For testing, run Cinebench R20. Keep lowering your core voltage and your Cinebench scores will improve.



			https://www.maxon.net/en-us/products/cinebench-r20-overview/


----------



## OmegaZero (Jun 5, 2020)

> The BD PROCHOT is likely being caused by a bad sensor


Okay , so the flag is impossible to remove ?



unclewebb said:


> You do not need to slow it down to 3000 MHz.


I can play with 4100 Mhz, but for games i played 3000 it's enough. If i play other games i can up to 4100 MHz MAX without problem.



unclewebb said:


> The core and cache offset voltages do not need to be set the same.
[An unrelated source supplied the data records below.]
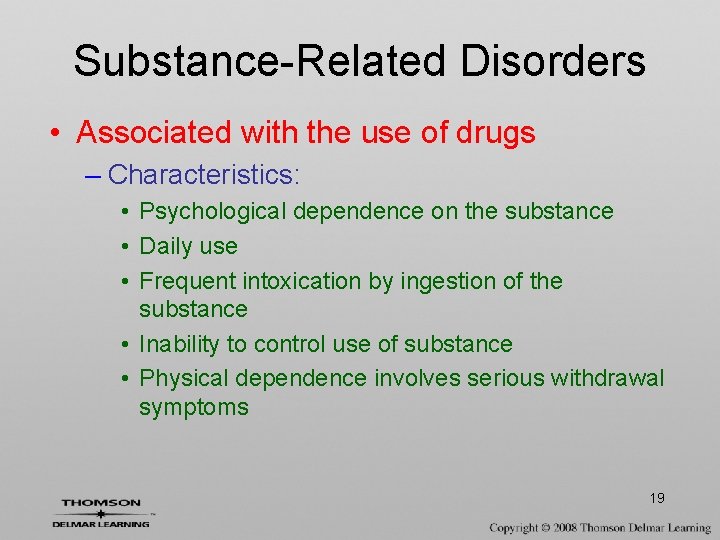 Substance-Related Disorders

• Associated with the use of drugs
– Characteristics:
• Psychological dependence on the substance
• Daily use
• Frequent intoxication by ingestion of the substance
• Inability to control use of substance
• Physical dependence involves serious withdrawal symptoms

19

THOMSON
DELMAR LEARNING

Copyright © 2008 Thomson Delmar Learning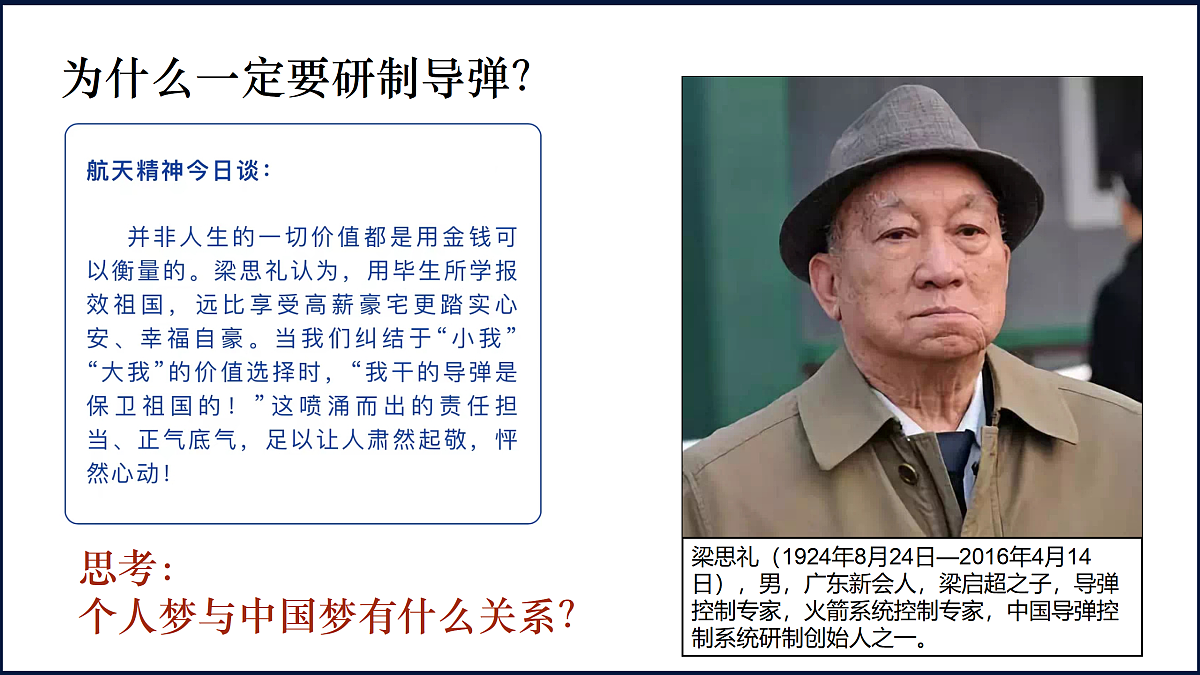 为什么一定要研制导弹?

航天精神今日谈:

并非人生的一切价值都是用金钱可以衡量的。梁思礼认为,用毕生所学报效祖国,远比享受高薪豪宅更踏实心安、幸福自豪。当我们纠结于“小我”“大我”的价值选择时,“我干的导弹是保卫祖国的!”这喷涌而出的责任担当、正气底气,足以让人肃然起敬,怦然心动!

思考:
个人梦与中国梦有什么关系?

梁思礼(1924年8月24日—2016年4月14日),男,广东新会人,梁启超之子,导弹控制专家,火箭系统控制专家,中国导弹控制系统研制创始人之一。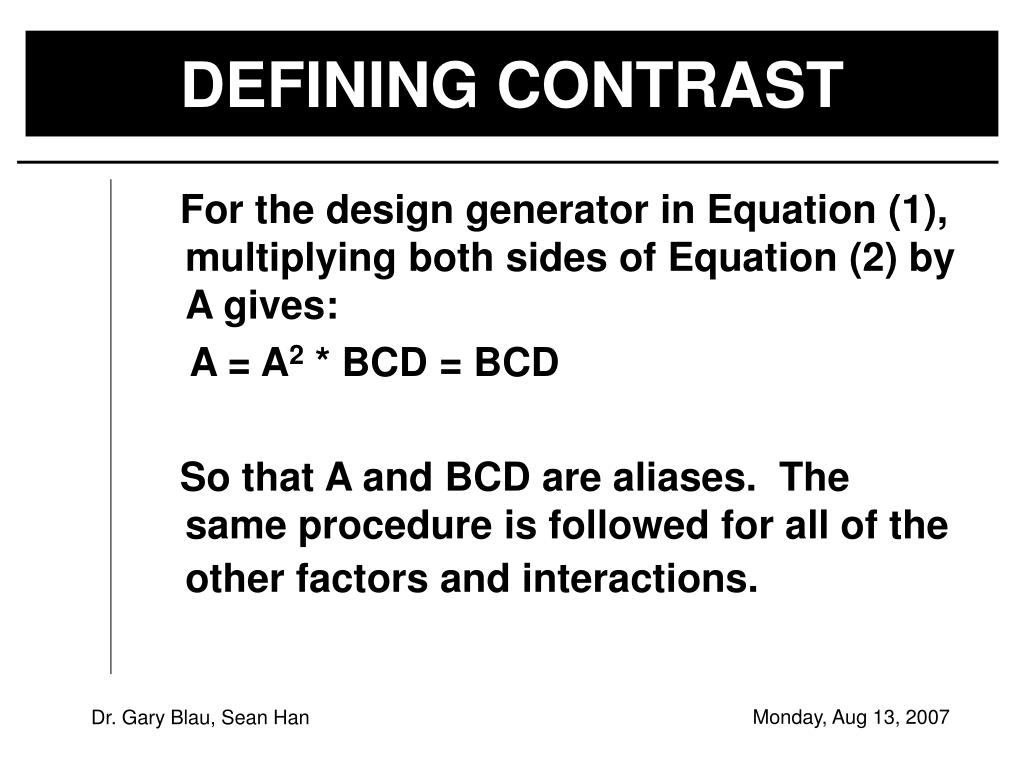 DEFINING CONTRAST

For the design generator in Equation (1), multiplying both sides of Equation (2) by A gives:

$A = A^2 * BCD = BCD$

So that A and BCD are aliases. The same procedure is followed for all of the other factors and interactions.

Dr. Gary Blau, Sean Han

Monday, Aug 13, 2007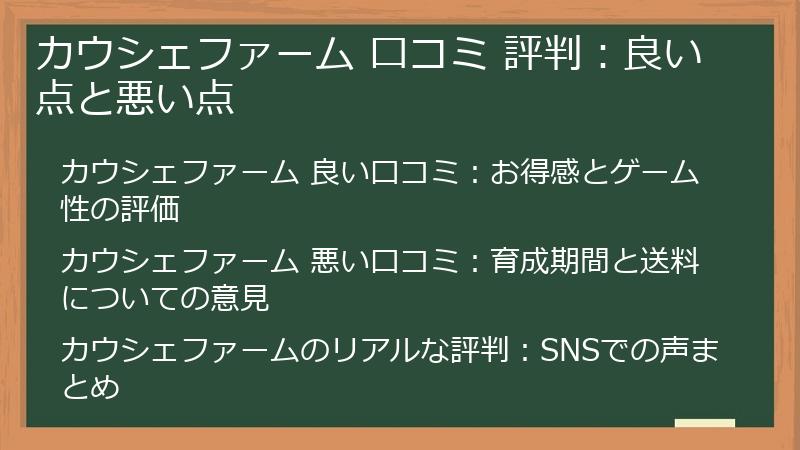 カウシェファーム 口コミ 評判：良い点と悪い点

カウシェファーム 良い口コミ：お得感とゲーム性の評価

カウシェファーム 悪い口コミ：育成期間と送料についての意見

カウシェファームのリアルな評判：SNSでの声まとめ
I don't know the specifications for I5-9300H , but -125 mV for me it's stable and i win 15° on my CPU. I don't know the best specifications for this CPU.



unclewebb said:


> run Cinebench R20


Score Between 1700 and 1800


----------



## unclewebb (Jun 5, 2020)

When you press the Core button, does the yellow BD PROCHOT box go away? The only way to fix this problem is to get a new computer. It is easier to use ThrottleStop and disable BD PROCHOT.



OmegaZero said:


> I don't know the best specifications for this CPU.


No one knows the best specifications for your CPU. All CPUs are different. You can only test your CPU to find out what works best for your laptop.

Did you try decreasing only the core offset voltage? Some laptops run much better with the core voltage set much lower than the cache offset voltage. Some CPUs like,

-125 mV cache and -200 mV core

You can get better performance or better temperatures.

A Cinebench score of 2000 is very good for a 9300H CPU.








						TyphooNick`s Cinebench - R20 score: 2005 cb with a Core i5 9300H
					

The Core i5 9300H @ 3989MHzscores getScoreFormatted in the Cinebench - R20 benchmark. TyphooNickranks #383 worldwide and #8 in the hardware class. Find out more at HWBOT.




					hwbot.org
				




If you are happy with your laptop's performance, everything is OK.


----------